Considering the need for CGo, maybe this project could live in livekit-examples instead of a CLI?

@rektdeckard What do you think?

rektdeckard commented 4 weeks ago

Agree I don't love the idea of adding features with system dependencies here, and that maybe a separate project is a good place to trial this. But if pure software support is doable for just Opus, we can definitely add it.

s-hamdananwar commented 3 weeks ago

Thanks @rektdeckard and @dennwc for your suggestions! I have submitted a PR that would let user publish opus audio without the need for any dependencies.

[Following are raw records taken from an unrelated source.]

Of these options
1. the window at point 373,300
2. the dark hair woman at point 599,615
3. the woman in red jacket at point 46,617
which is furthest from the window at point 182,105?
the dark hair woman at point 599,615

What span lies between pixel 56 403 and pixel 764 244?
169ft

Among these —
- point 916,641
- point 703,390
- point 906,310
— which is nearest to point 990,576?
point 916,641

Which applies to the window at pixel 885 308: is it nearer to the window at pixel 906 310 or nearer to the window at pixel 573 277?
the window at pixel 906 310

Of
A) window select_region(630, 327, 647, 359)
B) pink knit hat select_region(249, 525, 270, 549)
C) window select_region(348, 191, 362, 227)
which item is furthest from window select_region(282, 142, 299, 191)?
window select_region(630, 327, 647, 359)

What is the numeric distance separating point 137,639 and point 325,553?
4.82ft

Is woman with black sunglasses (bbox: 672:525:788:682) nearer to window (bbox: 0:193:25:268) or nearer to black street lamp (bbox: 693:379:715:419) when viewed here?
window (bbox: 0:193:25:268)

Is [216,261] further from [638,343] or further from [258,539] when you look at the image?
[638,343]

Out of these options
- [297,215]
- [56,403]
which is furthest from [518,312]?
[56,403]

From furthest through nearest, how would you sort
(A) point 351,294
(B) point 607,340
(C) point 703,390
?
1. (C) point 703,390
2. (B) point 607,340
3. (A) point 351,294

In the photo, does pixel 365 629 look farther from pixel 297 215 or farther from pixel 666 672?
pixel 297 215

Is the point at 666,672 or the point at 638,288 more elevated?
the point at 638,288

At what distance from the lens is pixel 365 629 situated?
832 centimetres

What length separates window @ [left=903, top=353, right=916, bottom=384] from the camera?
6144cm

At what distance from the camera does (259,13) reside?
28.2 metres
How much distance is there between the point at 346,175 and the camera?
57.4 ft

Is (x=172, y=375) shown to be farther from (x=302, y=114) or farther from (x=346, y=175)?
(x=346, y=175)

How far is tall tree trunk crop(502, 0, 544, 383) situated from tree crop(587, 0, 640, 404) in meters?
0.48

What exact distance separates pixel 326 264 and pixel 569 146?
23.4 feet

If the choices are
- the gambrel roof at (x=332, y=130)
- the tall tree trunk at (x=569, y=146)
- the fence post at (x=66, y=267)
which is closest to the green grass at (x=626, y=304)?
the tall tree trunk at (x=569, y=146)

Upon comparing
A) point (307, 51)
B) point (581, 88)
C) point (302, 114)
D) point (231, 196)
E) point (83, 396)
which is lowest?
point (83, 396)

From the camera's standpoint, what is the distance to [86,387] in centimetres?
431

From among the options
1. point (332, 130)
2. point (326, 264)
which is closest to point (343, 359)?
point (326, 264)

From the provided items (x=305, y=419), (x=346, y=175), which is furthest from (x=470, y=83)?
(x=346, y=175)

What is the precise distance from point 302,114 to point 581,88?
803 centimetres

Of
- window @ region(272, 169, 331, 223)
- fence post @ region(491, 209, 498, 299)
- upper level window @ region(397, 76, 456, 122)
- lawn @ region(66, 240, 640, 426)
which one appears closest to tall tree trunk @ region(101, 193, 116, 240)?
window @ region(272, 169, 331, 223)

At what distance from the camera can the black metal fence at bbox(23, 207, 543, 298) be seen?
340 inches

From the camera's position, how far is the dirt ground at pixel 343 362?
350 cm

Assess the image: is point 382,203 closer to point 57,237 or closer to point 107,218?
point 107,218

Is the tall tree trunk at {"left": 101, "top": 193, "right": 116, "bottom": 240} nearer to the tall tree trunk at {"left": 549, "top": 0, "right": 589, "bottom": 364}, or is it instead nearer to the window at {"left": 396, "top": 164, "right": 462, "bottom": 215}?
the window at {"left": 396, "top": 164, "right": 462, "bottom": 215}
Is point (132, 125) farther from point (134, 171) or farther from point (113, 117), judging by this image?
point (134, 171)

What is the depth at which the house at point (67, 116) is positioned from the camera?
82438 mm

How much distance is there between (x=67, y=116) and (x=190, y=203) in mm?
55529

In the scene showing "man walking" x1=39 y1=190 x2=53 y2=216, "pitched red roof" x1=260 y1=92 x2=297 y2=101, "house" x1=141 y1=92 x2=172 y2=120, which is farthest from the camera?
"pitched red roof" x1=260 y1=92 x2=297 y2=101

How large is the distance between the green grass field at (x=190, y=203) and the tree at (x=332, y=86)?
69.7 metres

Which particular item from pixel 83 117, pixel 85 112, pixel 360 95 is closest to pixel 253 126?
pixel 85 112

If you would like to test the feature, you can run a separate simple program that acts as a multicast sender. It should subscribe to the audio of a different participant other than the bot created by the CLI and send their audio as multicast packets to the same endpoint. Here is a simple example:

func onTrackSubscribed(track *webrtc.TrackRemote, publication *lksdk.RemoteTrackPublication, rp *lksdk.RemoteParticipant) {

    multicastAddr := "225.8.11.101:9001" // Change accordingly

    udpAddr, err := net.ResolveUDPAddr("udp4", multicastAddr)
    if err != nil {
        fmt.Println("Error resolving UDP address:", err)
        return
    }

    conn, err := net.ListenPacket("udp4", ":0")
    if err != nil {
        fmt.Println("Error creating UDP connection:", err)
        return
    }
    defer conn.Close()

    p := ipv4.NewPacketConn(conn)

    if err := p.SetTTL(2); err != nil {
        fmt.Println("Error setting TTL:", err)
        return
    }

    if err := p.SetMulticastLoopback(false); err != nil {
        fmt.Println("Error setting TTL:", err)
        return
    }

    for {
        pkt, _, err := track.ReadRTP()
        if err != nil {
            break
        }
        data := pkt.Payload
        if !publication.IsMuted() {
            _, err = p.WriteTo(data, nil, udpAddr)
            if err != nil {
                fmt.Println("Error sending message:", err)
                return
            }
            fmt.Println("Multicast packet sent successfully.")
        }
    }
}

Please let me know what you guys think! I would be happy to clear out any questions or make any fixes based on your concerns and/or suggestions.